Alright, I know you like minimalism, but can you please, please make an icon of the pimp Tudor pearl earring? Please? Oh crap, you won't have PS at uni, will you. Foiled again!

[identity profile] darkangsty42.livejournal.com 2007-09-20 11:01 pm (UTC)(link)
It's all right, I forgive you anyway. You're picspamming him! Your picspams are awesome to begin with, and the fact that you're spamming something I'm obsessed with just makes it 10 times better. Damn, I must get a copy of the DVD. My Elizabeth I collection feels empty without it. All I happy is the crappy version I taped off TV when it originally ran on TV. And it has my favorite Cecil too, damn it!

*devilish grin* I shall have to check those out. I practically screamed for joy when I originally found out he was going to be in Marie Antoinette, but alas, he had 2 minutes of screentime.

Actually, I do have PS on my computer here, it's just I've been feeling particularly crappy at icon making lately. Nothing I make seems to turn out well. But I do have an icon of the earring from awhile back. You can barely see it, but it's here.

[identity profile] sophieisgod.livejournal.com 2007-09-20 11:18 pm (UTC)(link)
Video quality?! That does not make for the best rewatch experience. You poor soul...

Quirrell FTW! And I feel your Tom-related MA disappointment. I saw his name in the credits, and I was really, really hoping that it was him she had an affair with. Alas, it was not to be. He is in this drama about an alcoholic on Sunday night, but he is homeless. We shall see if he can bring the sexy despite the smell of stale liquor...

Ahh, you can see it. It's there, glinting pimpishly. What have you been working on?

[identity profile] darkangsty42.livejournal.com 2007-09-20 11:31 pm (UTC)(link)
Oh, Quirrell. Every time I watch SS now, I keep thinking, "But he's Cecil, and he's awesome, so it's okay to love him."

Err... nothing. I've got no muse. If you have anything you'd like me to fiddle with, I'd gladly do it. I'd like to be making icons, but I've got nothing.

[identity profile] sophieisgod.livejournal.com 2007-09-20 11:43 pm (UTC)(link)
Ian Hart is made of so much win, I bet he pisses Felix Felicis. Have you seen The End of The Affair? Or is it you who hates Ralph Fiennes?

Things to icon... Why, Romeo & Juliet, of course! XD I lie. Erm, you've done all the major things that spring to mind already. Maybe some of the Branagh!Shakespeares, if they're to hand? Or A Midsummer Night's Dream!

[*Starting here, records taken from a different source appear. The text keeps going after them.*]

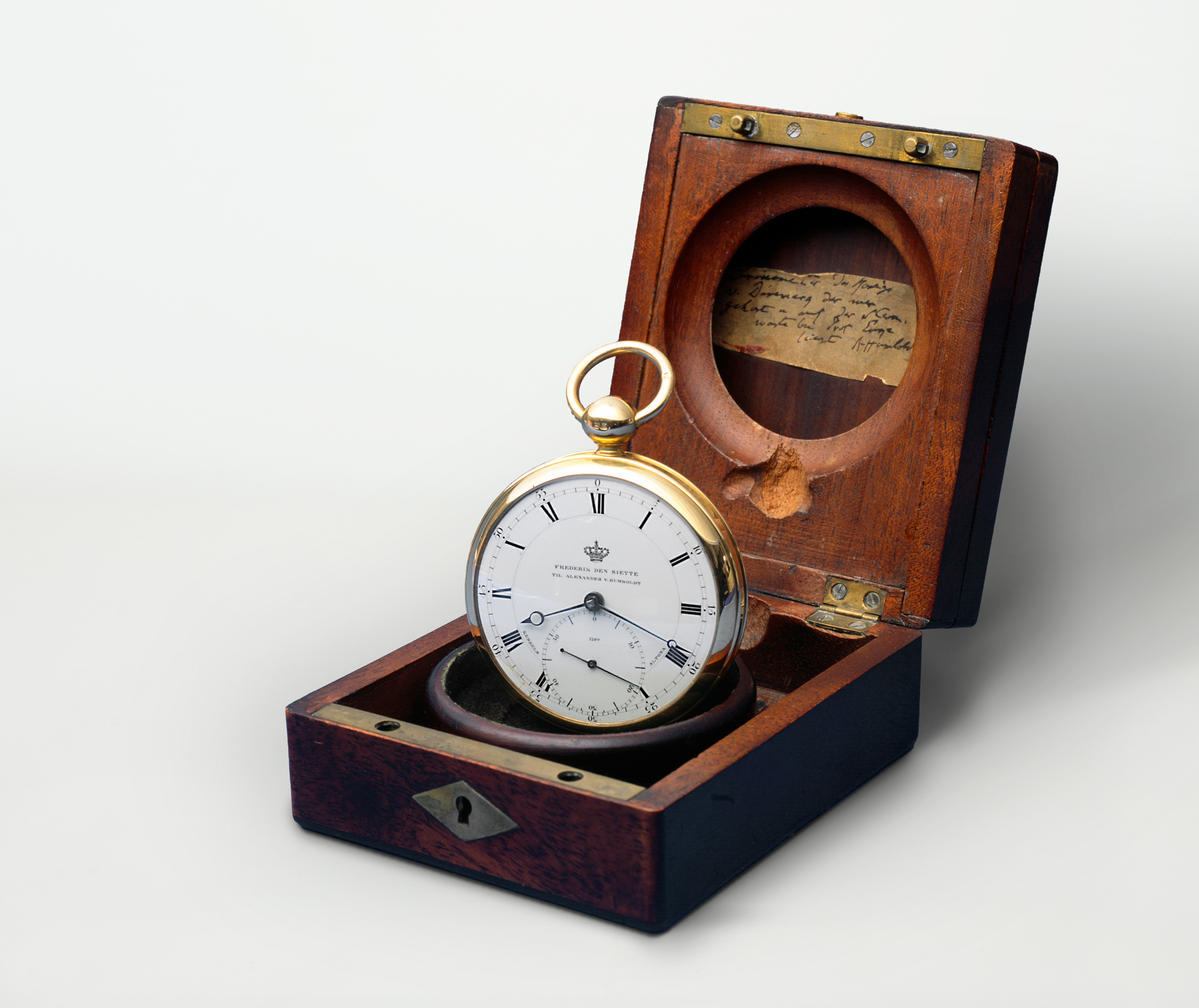 The Humboldt chronometer is a pocket watch with a white dial. The watch is displayed upright in its wooden case.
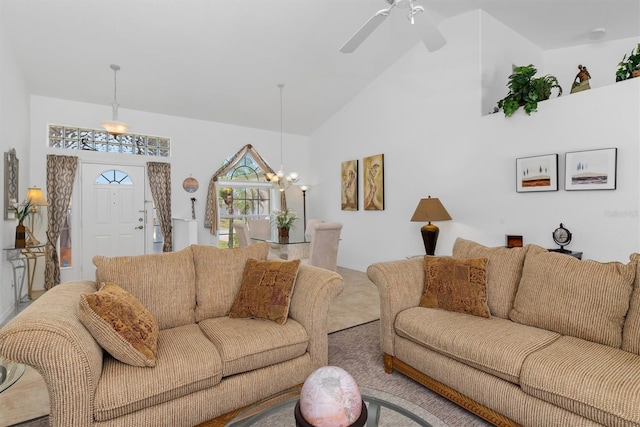living room with high vaulted ceiling and ceiling fan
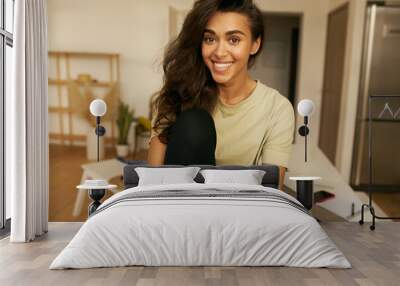 Pretty adorable young female freelancer sitting on table with open laptop, having break while working distantly from home, having relaxed joyful facial expression. Leisure and domesticity Wall mural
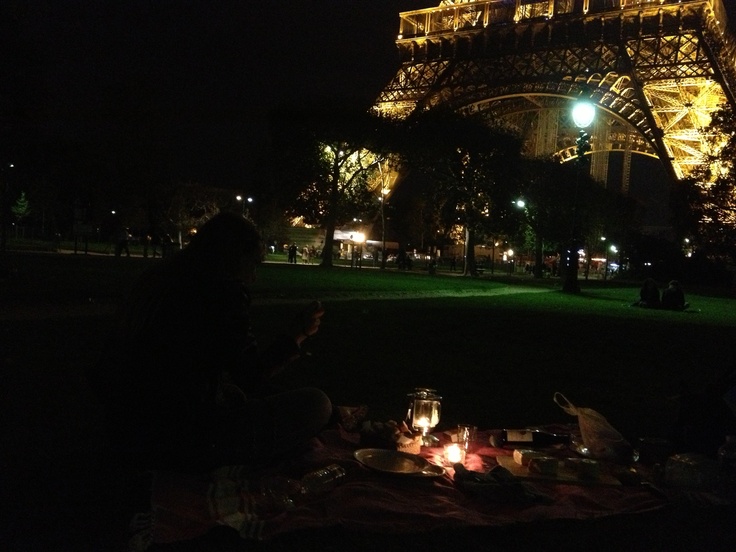 the eiffel tower is lit up at night with people sitting in front of it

[identity profile] darkangsty42.livejournal.com 2007-09-21 12:10 am (UTC)(link)
*cough* Yeah, not too keen on the Fiennes brothers.

I've been waiting for someone to cap good ol'Branagh!Hamlet, but I might poke around with Much Ado About Nothing or Othello. But Midsummer? Heck yes! Also still feeling the Becoming Jane love, so I'll work on that again.

[identity profile] sophieisgod.livejournal.com 2007-09-21 04:10 am (UTC)(link)
I LIKE THE SOUND OF THAT. *nods emphatically*

It looks like the Virgin Queen spam is going to be two uber-spams... I've only capped the first 2 eps and I have 250 pictures... SO MUCH TOM. And he has a pimp Tudor pearl earring!

[identity profile] darkangsty42.livejournal.com 2007-09-21 12:36 pm (UTC)(link)
Weee! 2 SPAMS?! Now I'm unreasonably excited!

[identity profile] templa-otmena.livejournal.com 2007-09-22 12:32 am (UTC)(link)
Drabbles and OCs- O Brave New World!